2008_11_ED_WITT.jpgChef Ed Witt is a veteran of several acclaimed kitchens. He was part of Jardinière’s opening team, was also there for restaurant Daniel’s move to 65th Street, and he helped open Nicole’s at Nicole Fahri, which garnered two stars from the Times in 1999. Witt was executive chef of Varietal, the Chelsea wine bar/seasonal American number that ultimately closed in June of last year after a one star Bruni bedazzler, a few kitchen shakeups, and the general knell that sounds for an empty, Jetsons-style restaurant at dinnertime.

Witt has moved on and is now the chef of Bloomingdale Road, located on the Upper West Side in the former Aix space, where he cooks eclectic New American food. For instance, Witt’s Lamb Julep riffs on both the traditional mint jelly served with leg of lamb and the archetypal julep cocktail. He also serves ham steeped in Coca Cola served with pickled onions and coarse mustard. Witt considers California chefs Richard Reddington and Traci Des Jardins to be his mentors. He has a lot of tattoos and wears a custom modified dishwasher shirt in place of a more traditional chef’s jacket. Witt also has two poodles, and is apparently single. Here he talks about his influences.

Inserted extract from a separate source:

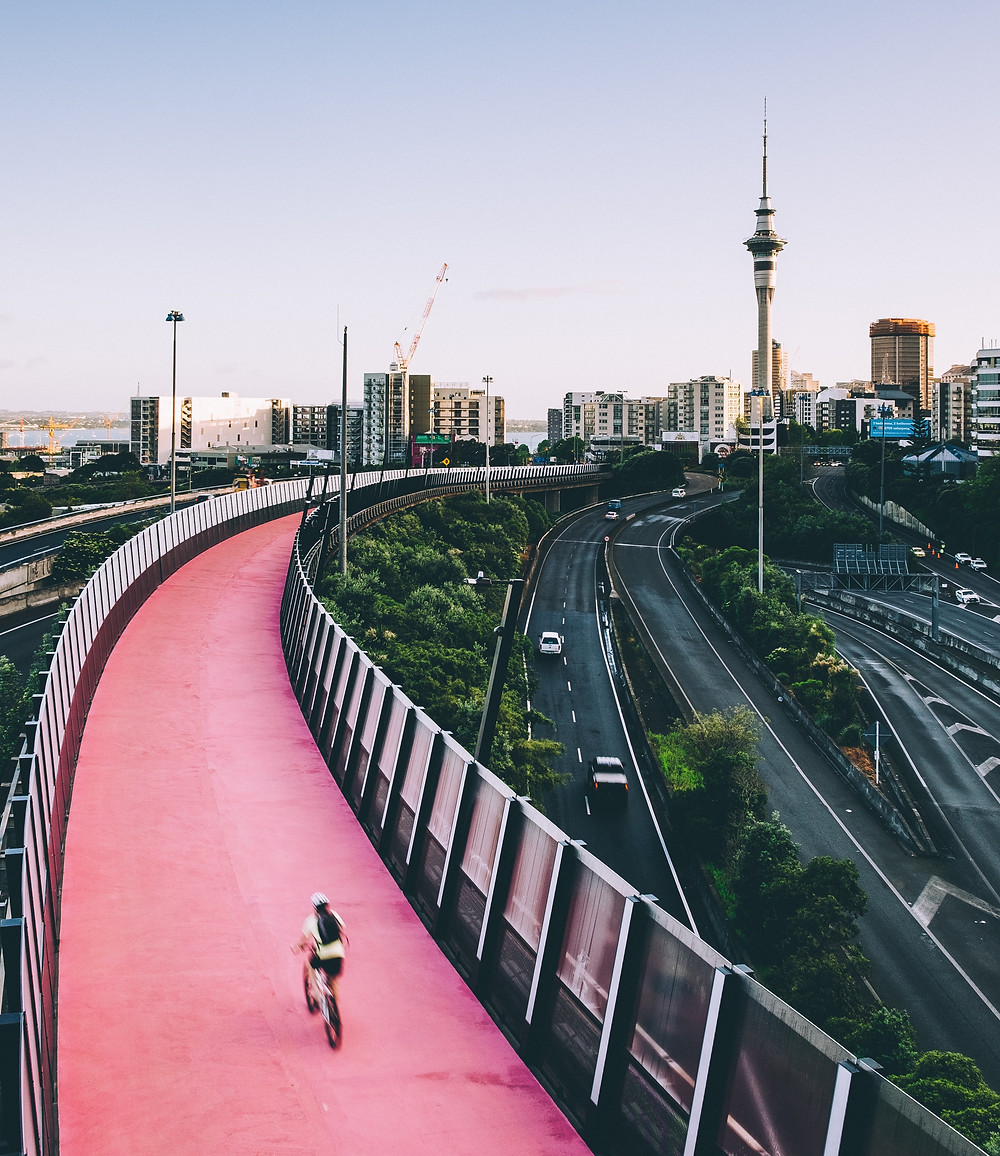 The pink Nelson Street Cycleway and Auckland's Sky Tower in the background.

When did you start cooking? Back in high school. I used to play football and took home economics so I could eat when I was lifting weights— I had the two classes back to back, and I actually ended up getting a home economics award. I went to the University of Maryland to major in electrical engineering, mechanical engineering, and physical therapy, and was working at a restaurant in College Park that I ended up pretty much running. That's how it evolved. I went to Occidental Grill in DC and from there went to the CIA. I did my externship in at Rubicon San Francisco and got hired within a month, so I never went back to school.Instead I opened Jardinière with Traci [Des Jardins], and Mc Squared with Yoshi Kojima. Then I moved to New York and did the reopening with Daniel when they moved to 65th street. I opened Nicole's in the Nicole Farhi store with Anne Wayte. I ended up at the River Café in Brooklyn with Brad Steelman and was there for about a year and a half. I was at Il Buco for a year and a half, and after Varietal, I opened a place on Long Island, and here I am at Bloomingdale Road.

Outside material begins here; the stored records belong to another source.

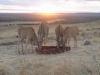 Die elande wei rustig aan Suid-Afrika se Weskus.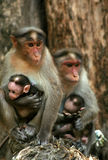 Famiglia della scimmia di macaco Fotografie Stock Libere da Diritti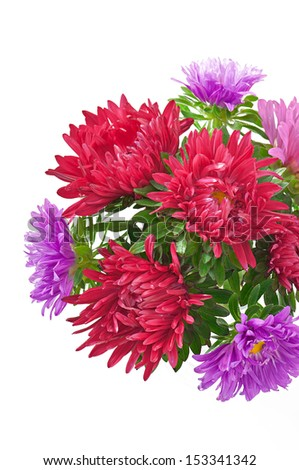 aster flowers isolated on white background - stock photo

How would you describe this food compared to Varietal's food? What we’re doing here is less conceptual, less "ego food." It's more about what fits into the neighborhood. We took a 200 seat space and – you can't please everyone with the food at Varietal and Il Buco, for example– we took familiar dishes but put a twist on them. It's upscale comfort or upscale tavern, whatever you want to call it. We have a chef’s table here, and in a couple of weeks the chef's table will become more along the lines of what I did at Buco, a cool five course, not a straightforward five course. So one course might be a shared leg of lamb carved at the table. Stuff like that. More interactive, not so formal, but still a tasting menu. I did the wine list here so I'll probably do some nice pairings for the chef's table.

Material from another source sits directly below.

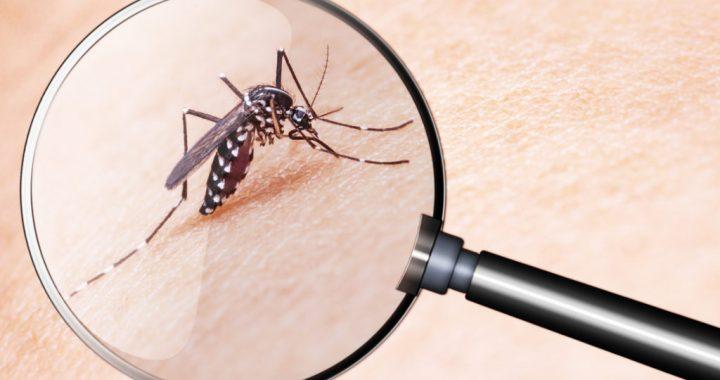 Weltweite Mücken-Plage im Anmarsch- auch Deutschland ist betroffen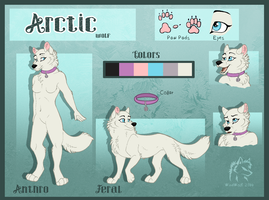Arctic Reference Sheet by WindWo1f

Have you had any success with the Time Out singles thing you did? A little bit. Little bit. I keep getting messages and a couple of people have been stopping by the restaurant. I actually saw one of the girls three times already.

Wow. Anybody creepy? I didn't respond to any of the creepy people.

So you did have some creepy people? I actually thought I'd get more responses that I did. But I got a lot of quality.

I heard Anne Burrell hasn't gotten too many "real" responses from that article.
I'm sure. I heard it's a lot different for girls. I was talking to someone who did something similar a few months ago and she got a response from someone in prison. I think girls can be persistent but guys can be more creepy. I've been stalked on Facebook and Myspace a bit, though, because of it.

Like chef groupies?
Like messages that say, "Oh I saw you at such and such a place and now I want to be your friend."

That's a bit creepy. It's easy enough to click the email with the article to find me on Facebook.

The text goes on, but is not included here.